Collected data
•••••

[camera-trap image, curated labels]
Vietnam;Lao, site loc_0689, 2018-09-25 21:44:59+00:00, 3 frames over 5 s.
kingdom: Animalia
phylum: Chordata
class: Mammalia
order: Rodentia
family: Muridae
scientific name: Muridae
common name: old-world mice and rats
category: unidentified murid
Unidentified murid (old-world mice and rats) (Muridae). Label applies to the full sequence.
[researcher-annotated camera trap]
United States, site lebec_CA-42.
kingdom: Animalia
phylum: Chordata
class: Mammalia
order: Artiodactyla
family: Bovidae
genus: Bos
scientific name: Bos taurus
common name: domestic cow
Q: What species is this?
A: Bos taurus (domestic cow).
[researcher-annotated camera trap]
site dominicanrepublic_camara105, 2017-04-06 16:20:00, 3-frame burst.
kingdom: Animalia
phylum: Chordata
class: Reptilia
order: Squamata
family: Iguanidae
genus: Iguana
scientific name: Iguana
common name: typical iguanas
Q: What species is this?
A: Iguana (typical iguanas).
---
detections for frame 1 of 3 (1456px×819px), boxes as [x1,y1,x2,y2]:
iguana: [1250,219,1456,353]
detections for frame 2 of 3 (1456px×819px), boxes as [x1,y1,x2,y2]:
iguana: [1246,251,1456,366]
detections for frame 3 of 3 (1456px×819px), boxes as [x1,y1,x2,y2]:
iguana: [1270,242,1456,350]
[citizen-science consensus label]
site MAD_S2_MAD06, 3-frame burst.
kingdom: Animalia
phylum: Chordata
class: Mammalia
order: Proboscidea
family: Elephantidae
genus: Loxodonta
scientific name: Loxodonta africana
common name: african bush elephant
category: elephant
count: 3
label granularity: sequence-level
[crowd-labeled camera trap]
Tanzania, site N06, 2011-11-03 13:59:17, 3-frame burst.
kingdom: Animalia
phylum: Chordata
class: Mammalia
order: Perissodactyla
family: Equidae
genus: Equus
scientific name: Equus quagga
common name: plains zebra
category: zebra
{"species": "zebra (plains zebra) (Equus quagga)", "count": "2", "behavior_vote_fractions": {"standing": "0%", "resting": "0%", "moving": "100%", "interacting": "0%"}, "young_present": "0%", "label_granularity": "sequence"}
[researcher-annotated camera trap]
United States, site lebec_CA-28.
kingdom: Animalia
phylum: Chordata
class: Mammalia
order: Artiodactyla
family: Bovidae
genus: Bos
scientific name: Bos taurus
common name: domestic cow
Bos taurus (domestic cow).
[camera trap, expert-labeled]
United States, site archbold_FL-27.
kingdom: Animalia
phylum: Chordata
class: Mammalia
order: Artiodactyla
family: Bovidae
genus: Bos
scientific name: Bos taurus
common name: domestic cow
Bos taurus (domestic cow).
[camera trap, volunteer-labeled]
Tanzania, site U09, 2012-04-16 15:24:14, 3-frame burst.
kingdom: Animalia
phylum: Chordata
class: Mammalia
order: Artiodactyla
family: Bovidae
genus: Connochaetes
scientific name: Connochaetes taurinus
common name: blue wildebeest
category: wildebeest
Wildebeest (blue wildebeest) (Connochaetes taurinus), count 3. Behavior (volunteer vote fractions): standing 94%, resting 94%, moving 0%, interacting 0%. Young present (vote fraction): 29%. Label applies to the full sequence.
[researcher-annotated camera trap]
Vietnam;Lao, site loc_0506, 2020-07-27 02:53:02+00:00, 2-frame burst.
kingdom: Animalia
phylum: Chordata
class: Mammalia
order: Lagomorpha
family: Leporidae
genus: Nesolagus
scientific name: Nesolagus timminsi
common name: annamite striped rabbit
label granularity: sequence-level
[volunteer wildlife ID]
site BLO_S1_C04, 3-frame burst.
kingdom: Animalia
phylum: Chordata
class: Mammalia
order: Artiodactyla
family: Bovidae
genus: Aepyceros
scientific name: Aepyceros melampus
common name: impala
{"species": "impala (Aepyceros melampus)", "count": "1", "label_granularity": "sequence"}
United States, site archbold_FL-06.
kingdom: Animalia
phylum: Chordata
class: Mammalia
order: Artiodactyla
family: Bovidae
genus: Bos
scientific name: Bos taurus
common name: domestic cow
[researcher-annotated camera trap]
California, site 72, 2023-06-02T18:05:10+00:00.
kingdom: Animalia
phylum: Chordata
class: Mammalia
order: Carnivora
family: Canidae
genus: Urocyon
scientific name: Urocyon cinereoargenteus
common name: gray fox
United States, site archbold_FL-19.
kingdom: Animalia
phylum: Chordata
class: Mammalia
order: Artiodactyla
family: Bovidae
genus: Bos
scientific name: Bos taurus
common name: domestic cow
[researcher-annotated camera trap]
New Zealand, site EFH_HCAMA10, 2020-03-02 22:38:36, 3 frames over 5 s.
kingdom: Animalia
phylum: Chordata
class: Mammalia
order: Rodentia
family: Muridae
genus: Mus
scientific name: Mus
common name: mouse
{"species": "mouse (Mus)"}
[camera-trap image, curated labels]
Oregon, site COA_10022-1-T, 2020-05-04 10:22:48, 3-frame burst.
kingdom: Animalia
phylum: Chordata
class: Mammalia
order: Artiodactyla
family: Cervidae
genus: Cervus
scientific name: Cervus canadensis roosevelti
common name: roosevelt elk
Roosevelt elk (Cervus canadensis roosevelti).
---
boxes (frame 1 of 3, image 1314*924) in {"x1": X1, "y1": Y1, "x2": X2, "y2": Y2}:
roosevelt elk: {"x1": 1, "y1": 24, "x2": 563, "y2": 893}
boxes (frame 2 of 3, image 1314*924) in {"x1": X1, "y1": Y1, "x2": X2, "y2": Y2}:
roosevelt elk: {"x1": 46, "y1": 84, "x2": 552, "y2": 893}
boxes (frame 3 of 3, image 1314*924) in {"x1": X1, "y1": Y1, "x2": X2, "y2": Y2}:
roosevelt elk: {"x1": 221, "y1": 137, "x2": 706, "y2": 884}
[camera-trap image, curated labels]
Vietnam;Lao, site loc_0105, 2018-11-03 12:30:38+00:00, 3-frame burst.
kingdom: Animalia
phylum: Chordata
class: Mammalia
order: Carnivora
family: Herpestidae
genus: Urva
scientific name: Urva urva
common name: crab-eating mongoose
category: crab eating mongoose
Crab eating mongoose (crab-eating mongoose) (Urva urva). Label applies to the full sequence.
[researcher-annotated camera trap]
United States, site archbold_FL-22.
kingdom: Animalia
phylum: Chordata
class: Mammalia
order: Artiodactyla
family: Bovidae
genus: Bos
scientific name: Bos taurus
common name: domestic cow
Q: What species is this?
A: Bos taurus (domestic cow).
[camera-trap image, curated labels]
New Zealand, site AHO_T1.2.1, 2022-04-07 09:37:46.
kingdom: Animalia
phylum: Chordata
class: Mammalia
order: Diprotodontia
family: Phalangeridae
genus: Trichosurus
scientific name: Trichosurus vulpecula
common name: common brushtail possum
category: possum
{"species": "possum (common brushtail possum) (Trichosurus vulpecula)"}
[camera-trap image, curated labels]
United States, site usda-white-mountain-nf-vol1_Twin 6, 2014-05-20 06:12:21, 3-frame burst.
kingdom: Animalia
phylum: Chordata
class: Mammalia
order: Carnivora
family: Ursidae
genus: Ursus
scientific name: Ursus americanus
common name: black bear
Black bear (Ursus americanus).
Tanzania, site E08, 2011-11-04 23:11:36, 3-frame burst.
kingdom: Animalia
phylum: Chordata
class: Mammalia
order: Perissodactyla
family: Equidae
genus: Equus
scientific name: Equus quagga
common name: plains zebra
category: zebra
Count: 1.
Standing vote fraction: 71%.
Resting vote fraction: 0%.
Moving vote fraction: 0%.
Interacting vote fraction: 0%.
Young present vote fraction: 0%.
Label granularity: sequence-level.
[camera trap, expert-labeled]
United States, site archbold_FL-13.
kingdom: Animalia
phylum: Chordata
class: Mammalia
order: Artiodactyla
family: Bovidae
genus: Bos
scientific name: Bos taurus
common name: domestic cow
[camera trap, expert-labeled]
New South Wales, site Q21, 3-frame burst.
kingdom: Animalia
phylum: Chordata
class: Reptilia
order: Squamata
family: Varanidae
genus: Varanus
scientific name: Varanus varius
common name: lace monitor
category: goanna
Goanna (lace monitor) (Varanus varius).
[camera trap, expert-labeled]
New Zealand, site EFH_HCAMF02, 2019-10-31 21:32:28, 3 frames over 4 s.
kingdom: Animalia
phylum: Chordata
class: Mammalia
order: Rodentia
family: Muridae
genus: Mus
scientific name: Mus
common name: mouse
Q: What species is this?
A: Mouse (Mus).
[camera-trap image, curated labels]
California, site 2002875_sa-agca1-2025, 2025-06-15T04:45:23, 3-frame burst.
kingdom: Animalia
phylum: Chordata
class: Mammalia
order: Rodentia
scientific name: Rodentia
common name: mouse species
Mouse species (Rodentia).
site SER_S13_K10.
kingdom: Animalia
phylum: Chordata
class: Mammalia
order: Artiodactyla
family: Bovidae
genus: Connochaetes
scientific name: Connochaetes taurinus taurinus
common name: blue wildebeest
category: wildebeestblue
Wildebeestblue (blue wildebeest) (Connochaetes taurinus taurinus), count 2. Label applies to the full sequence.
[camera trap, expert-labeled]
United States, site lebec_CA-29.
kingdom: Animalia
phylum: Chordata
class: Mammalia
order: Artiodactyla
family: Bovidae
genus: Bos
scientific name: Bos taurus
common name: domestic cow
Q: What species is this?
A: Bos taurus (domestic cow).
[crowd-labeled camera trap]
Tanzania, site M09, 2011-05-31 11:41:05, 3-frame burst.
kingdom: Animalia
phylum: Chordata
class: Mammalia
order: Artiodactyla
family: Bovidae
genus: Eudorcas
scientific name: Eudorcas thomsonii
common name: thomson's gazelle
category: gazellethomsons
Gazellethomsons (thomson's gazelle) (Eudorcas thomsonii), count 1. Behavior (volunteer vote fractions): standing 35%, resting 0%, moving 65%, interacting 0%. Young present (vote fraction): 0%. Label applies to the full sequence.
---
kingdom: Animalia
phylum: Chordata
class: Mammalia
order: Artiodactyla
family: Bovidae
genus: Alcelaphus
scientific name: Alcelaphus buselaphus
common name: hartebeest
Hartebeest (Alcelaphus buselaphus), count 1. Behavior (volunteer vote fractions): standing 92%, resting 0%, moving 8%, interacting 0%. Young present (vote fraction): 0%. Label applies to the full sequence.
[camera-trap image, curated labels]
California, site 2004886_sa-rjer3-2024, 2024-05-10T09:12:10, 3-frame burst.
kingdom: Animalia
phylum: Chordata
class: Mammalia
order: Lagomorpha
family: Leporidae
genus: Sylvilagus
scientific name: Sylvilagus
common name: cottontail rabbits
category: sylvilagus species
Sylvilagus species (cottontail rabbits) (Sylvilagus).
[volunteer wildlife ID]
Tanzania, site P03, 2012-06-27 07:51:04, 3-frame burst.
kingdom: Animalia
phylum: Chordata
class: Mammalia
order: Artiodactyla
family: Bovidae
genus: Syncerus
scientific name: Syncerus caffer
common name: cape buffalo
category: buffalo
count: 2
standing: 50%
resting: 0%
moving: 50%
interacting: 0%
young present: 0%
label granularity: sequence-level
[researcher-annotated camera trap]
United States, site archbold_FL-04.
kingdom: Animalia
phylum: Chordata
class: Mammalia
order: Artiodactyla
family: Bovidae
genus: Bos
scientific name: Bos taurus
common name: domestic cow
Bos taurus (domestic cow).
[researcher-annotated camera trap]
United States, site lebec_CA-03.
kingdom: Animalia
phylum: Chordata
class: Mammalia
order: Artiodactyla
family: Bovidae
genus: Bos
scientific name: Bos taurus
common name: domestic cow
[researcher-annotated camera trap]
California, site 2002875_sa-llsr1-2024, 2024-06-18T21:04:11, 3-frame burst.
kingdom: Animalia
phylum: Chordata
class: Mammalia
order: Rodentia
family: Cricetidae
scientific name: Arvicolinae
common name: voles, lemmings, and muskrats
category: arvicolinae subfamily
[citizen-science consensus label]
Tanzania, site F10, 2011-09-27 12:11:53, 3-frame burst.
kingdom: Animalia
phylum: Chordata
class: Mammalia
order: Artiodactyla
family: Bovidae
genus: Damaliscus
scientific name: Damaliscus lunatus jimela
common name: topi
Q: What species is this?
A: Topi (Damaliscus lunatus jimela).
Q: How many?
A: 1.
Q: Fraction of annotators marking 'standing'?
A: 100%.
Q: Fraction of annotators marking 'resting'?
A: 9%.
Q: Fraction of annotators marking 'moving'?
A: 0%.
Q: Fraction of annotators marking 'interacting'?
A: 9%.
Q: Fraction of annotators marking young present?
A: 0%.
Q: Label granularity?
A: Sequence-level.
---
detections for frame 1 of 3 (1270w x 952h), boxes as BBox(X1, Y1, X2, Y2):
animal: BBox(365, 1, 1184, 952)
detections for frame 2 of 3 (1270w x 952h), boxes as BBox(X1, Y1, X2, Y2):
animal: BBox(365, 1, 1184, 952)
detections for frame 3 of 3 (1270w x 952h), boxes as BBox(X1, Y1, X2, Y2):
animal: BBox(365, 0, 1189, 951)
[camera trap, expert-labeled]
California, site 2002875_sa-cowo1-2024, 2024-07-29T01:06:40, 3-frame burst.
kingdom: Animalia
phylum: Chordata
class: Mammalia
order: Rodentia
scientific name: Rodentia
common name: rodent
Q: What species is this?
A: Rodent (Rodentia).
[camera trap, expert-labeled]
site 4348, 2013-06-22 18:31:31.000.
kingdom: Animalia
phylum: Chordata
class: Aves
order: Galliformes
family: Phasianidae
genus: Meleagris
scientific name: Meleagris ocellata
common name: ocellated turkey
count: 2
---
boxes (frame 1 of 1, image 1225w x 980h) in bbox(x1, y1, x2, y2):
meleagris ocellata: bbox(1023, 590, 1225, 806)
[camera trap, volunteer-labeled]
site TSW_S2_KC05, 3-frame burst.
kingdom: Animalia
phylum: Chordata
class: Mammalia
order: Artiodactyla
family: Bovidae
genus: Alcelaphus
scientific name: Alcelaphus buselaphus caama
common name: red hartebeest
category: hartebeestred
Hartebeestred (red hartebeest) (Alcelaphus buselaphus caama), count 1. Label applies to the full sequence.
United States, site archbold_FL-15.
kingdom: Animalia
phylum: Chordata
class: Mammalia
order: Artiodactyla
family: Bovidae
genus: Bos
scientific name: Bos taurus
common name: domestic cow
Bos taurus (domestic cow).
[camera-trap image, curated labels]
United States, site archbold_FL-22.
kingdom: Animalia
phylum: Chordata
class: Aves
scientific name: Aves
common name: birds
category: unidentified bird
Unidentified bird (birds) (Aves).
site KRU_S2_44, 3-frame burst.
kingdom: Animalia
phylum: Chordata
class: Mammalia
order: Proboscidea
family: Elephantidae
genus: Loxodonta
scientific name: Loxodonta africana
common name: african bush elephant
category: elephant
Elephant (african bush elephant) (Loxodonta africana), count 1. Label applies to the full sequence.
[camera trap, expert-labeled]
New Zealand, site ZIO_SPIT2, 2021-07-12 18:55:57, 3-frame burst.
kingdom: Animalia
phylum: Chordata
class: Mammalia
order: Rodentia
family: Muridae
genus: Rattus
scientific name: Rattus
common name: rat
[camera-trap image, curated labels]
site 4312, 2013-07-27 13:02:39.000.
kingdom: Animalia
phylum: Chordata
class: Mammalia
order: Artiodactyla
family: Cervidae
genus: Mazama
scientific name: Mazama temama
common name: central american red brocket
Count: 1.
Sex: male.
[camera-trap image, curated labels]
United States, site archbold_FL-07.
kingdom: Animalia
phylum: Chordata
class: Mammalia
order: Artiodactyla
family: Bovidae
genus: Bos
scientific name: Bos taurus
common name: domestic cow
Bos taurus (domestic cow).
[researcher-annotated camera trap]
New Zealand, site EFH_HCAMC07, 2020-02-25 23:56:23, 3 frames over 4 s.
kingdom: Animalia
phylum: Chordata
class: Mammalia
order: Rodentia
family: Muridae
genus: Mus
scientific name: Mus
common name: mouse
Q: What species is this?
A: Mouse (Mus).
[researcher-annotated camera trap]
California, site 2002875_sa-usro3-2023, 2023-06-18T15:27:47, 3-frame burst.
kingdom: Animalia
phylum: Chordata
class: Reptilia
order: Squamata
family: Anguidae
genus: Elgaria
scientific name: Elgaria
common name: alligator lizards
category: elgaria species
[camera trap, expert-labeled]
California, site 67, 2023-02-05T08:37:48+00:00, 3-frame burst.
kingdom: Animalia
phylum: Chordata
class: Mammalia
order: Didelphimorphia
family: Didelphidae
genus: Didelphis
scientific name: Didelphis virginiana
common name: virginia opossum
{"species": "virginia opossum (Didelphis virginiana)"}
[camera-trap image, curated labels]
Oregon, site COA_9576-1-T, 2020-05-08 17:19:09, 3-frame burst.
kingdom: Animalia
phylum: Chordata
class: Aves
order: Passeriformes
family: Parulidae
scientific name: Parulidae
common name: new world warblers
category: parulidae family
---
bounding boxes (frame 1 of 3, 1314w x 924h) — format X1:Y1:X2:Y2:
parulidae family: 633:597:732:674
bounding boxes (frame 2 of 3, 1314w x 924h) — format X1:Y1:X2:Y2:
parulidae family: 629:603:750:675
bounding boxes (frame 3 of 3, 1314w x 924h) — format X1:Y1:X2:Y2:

•••••

Starting at the line that has "common name: roosevelt elk" in the records above, restate word for word every line until the one that has "common name: common brushtail possum", and include that one as well.

common name: roosevelt elk
Roosevelt elk (Cervus canadensis roosevelti).
---
boxes (frame 1 of 3, image 1314*924) in {"x1": X1, "y1": Y1, "x2": X2, "y2": Y2}:
roosevelt elk: {"x1": 1, "y1": 24, "x2": 563, "y2": 893}
boxes (frame 2 of 3, image 1314*924) in {"x1": X1, "y1": Y1, "x2": X2, "y2": Y2}:
roosevelt elk: {"x1": 46, "y1": 84, "x2": 552, "y2": 893}
boxes (frame 3 of 3, image 1314*924) in {"x1": X1, "y1": Y1, "x2": X2, "y2": Y2}:
roosevelt elk: {"x1": 221, "y1": 137, "x2": 706, "y2": 884}
[camera-trap image, curated labels]
Vietnam;Lao, site loc_0105, 2018-11-03 12:30:38+00:00, 3-frame burst.
kingdom: Animalia
phylum: Chordata
class: Mammalia
order: Carnivora
family: Herpestidae
genus: Urva
scientific name: Urva urva
common name: crab-eating mongoose
category: crab eating mongoose
Crab eating mongoose (crab-eating mongoose) (Urva urva). Label applies to the full sequence.
[researcher-annotated camera trap]
United States, site archbold_FL-22.
kingdom: Animalia
phylum: Chordata
class: Mammalia
order: Artiodactyla
family: Bovidae
genus: Bos
scientific name: Bos taurus
common name: domestic cow
Q: What species is this?
A: Bos taurus (domestic cow).
[camera-trap image, curated labels]
New Zealand, site AHO_T1.2.1, 2022-04-07 09:37:46.
kingdom: Animalia
phylum: Chordata
class: Mammalia
order: Diprotodontia
family: Phalangeridae
genus: Trichosurus
scientific name: Trichosurus vulpecula
common name: common brushtail possum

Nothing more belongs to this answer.